Tra gli anni 2000/1, fu creata in un assordante silenzio, una commissione bilaterale composta da eminenti storici italiani e sloveni che dopo anni di lavoro stese una relazione di ricostruzione complessiva di tutti gli eventi occorsi sul confine orientale italo-jugoslavo. Si documentavano le tensioni del periodo liberale, le politiche aggressive del ‘fascismo di frontiera’ degli anni ‘20, i crimini di guerra italiani, le foibe e le violenze jugoslave verificatesi nel settembre ‘43 e nel maggio ‘45. Insomma, si ricostruiva l’interno quadro indicando anche le reciproche responsabilità. Manco un trafiletto in ottava pagina fu dedicato a questi lavori. L’operazione di rimozione storica continua ancora oggi, ovvero la rimozione delle responsabilità dal corpo sociale italiano, che come ogni rimozione che si rispetti, finirà per generare i suoi frutti marci.  
Nel 2009 per la prima volta l’ambasciatore italiano ad Atene, Giampaolo Scarante, ha reso ufficialmente omaggio alle vittime della strage di Domenikon, un eccidio di oltre 150 civili greci eseguito dalla divisione Pinerolo per rappresaglia dopo la morte di 9 militari italiani per un attacco partigiano.
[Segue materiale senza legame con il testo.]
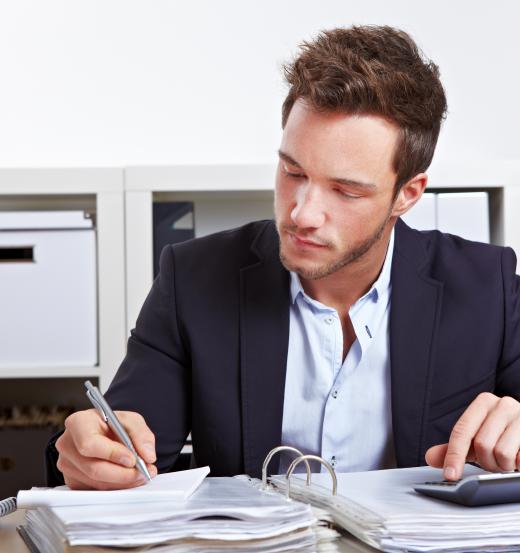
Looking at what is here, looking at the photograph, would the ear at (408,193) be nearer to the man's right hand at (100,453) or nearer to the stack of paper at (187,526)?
the man's right hand at (100,453)

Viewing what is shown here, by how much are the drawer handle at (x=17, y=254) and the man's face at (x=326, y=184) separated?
0.99m

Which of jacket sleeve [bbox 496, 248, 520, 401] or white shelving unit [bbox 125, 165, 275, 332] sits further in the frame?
white shelving unit [bbox 125, 165, 275, 332]

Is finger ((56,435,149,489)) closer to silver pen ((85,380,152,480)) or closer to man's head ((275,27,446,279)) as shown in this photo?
silver pen ((85,380,152,480))

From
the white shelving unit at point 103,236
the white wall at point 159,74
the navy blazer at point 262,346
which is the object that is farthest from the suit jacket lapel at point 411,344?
the white wall at point 159,74

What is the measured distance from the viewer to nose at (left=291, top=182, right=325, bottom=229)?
118cm

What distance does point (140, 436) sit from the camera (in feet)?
3.06

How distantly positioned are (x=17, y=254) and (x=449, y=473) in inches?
57.2

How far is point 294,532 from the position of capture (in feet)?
2.41

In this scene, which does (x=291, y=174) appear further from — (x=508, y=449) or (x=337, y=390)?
(x=508, y=449)

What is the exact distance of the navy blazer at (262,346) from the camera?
130 cm

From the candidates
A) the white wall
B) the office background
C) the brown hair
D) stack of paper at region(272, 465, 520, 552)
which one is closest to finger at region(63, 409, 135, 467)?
stack of paper at region(272, 465, 520, 552)

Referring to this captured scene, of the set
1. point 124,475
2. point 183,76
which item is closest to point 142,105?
point 183,76

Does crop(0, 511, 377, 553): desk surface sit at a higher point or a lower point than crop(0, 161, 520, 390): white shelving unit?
lower

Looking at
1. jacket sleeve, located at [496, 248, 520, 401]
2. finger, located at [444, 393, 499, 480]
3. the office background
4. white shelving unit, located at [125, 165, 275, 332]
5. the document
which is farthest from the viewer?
the office background
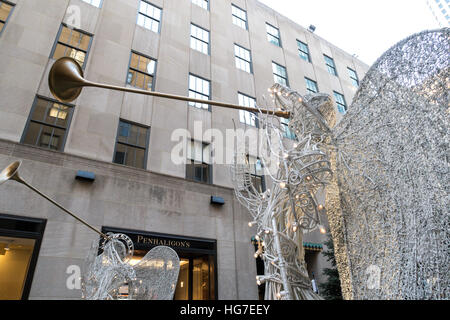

Dopo anni di silenzi e memorie omissive alcuni timidi passi sono comunque stati fatti. L’incontro di Trieste tra i tre presidenti italiano, sloveno e croato e la visita di Napolitano al Narodni Dom, incendiato dai fascisti nel ‘20, hanno segnato quantomeno una discontinuità nella nostra rappresentazione pubblica nazionale, che tuttavia non potrà continuare a lungo nella mistificatoria descrizione degli “italiani brava gente”.
Se non desideriamo piu’ fare un uso politico e strumentale del dolore, dobbiamo cominciare da una rivisitazione critica della storia nazionale e da una rilettura complessiva dei rapporti e dei conflitti intercorsi sul confine orientale tra Italia e Jugoslavia. Fino a che ci limiteremo a guardare l’istantanea di un solo momento dell’intera vicenda, escludendo tutto ciò che era stato prima (i crimini fascisti) e tutto ciò che fu dopo (l’impunità dei criminali), decontestualizzando il carattere di quel fenomeno di violenza che furono le foibe e che a loro volta non possono essere giustificate in alcun modo, resteremo sempre un popolo immaturo, che non ha il coraggio di affrontare le sue responsabilità neppure di fronte alla storia, mentre queste commemorazioni avranno sempre il retrogusto amaro della ipocrisia.